Business value, fast!
Verizon is co-championing the Catalyst, contributing an overarching goal to enable same-day onboarding of virtual functions. The key is to focus on business value generation, as fast as possible, for everybody involved – suppliers, service providers and customers, says Umashankar Velusamy, Senior Member of Technical Staff, Verizon. That’s where the virtual functions marketplace comes in – so a virtual function can be automatically on boarded on to a service provider environment with zero touch.
“We mean for this to be end to end, from the moment a service provider recognizes a need for a virtual function, all the way to delivering a service using that virtual function,” he explains. “That means the service provider has to be able to discover the right virtual function; license it; procure it; validate it; test it; deploy it; integrate it with OSS/BSS stacks; compose and chain services using it; test, deliver and scale those services; and subsequently manage all changes, with in-built security, analytics and sound governance – all of this, completely automated. Given the lack of standards covering the entire lifecycle, this is not a simple goal.”

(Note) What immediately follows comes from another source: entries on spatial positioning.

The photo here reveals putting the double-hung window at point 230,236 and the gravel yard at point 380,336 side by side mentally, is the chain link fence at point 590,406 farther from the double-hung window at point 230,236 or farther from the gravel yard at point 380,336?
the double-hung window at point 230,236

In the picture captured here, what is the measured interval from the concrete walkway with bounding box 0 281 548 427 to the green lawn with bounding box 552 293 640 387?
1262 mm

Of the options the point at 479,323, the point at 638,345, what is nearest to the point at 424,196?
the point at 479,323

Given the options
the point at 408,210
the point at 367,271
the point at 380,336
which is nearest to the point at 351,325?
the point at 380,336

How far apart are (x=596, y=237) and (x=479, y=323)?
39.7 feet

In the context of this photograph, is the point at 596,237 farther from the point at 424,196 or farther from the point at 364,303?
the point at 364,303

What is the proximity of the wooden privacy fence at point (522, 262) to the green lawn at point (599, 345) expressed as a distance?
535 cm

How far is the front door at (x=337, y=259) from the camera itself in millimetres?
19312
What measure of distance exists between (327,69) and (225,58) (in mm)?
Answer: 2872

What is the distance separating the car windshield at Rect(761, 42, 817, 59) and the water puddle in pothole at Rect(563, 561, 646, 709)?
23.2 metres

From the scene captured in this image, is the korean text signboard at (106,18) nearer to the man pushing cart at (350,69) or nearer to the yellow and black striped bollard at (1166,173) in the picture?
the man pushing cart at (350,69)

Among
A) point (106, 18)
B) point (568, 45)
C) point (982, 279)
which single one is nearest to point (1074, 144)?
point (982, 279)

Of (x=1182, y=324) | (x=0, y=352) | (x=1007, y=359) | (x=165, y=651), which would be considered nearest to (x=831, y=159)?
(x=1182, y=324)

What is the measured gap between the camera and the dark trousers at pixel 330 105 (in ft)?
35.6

He adds: “One has to look at the entire onboarding lifecycle, identify bottlenecks and pain points, and then address them with flexible, evolvable standards that define both the package and the interactions. This is not a feat that a single SDO or a single company can achieve. This requires industry-wide collaboration across service providers, suppliers and SDOs.”
Building a marketplace
Ultimately the goal is to build a virtual function marketplace that enables intelligent onboarding automation, Velusamy says, adding that Verizon is contributing recommendations back to TM Forum’s Zero-touch Orchestration, Operations and Management (ZOOM) project for how to move beyond simply demonstrating this kind of marketplace to actually creating one.
“We are proud to be co-championing this onboarding automation journey that’s just beginning towards a mighty goal, which we hope will be bolstered by collaboration with multiple SDOs, service providers and the best suppliers with the most innovative products who love challenges that transform the industry,” he says.